Now, to my main point.  Sadly, abuse and neglect happen in ALFs.  Not all of them.  Not all the time.  But it does exist.  In the case of this facility mentioned in the article, the following things were done to try to stop the neglect and abuse happening there:

  • Administrators for an organization called the Agency for Persons with Disabilities told the state health agency about the abuse.
  • Advocates for them developmentally disabled told the state health agency about the abuse.
  • An award-winning exposé appeared in the Miami Herald outlining the abuse taking place in the ALF.
  • The home’s administrator has been exposed as a fraud — his credentials have been shown to be fabricated
  • A fine of $20,000 was imposed for the falsifying of credentials and for the abuse and neglect occurring.  Another fine of $21,00 was imposed upon the owners of the facility.
  • The state revoked the home’s status as a provider, which caused the home to be denied the collection of Medicaid dollars — the hope was this would force the facility to close, but alternate funding was found and the facility remained open.

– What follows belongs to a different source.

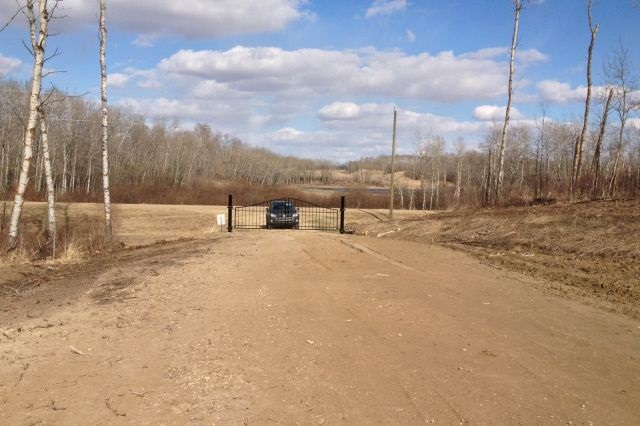 3.85 acres ready for a home! Land has been cleared and graded for build. Backs directly onto Ministik Bird Sanctuary, which is a 20 000 acre preserve full of trails for riding and exploring! Surrounded by lakes and ponds, wildlife and quiet, this a perfect location, just 25 minutes from Sherwood Park!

  • The facility’s license was revoked three months ago.

Are you wondering how all this could have taken place since the opening of this home in 2005, and even after having its license revoked, the facility is still open and running?  I call it the Joe Paterno Effect.  It’s the ridiculous notion that following proper channels means you’ve done your job and you are now free and clear of any further responsibility.  Maybe it’s too narrow to call it the Joe Paterno Effect since more than one person at Penn State followed protocol and ended there in regards to reporting Sandusky’s abuses, but Paterno has become the name and face for that set of horrors, so I’m using it here.  Just “doing your job” isn’t enough.  I’m sure everyone mentioned in those bullet points felt they did their job — they reported abuse to the proper agency.  Fines were imposed.  Federal aid dollars were denied.  Licenses were revoked.  All the proper channels followed.  And a woman was raped as a result of following the proper channels.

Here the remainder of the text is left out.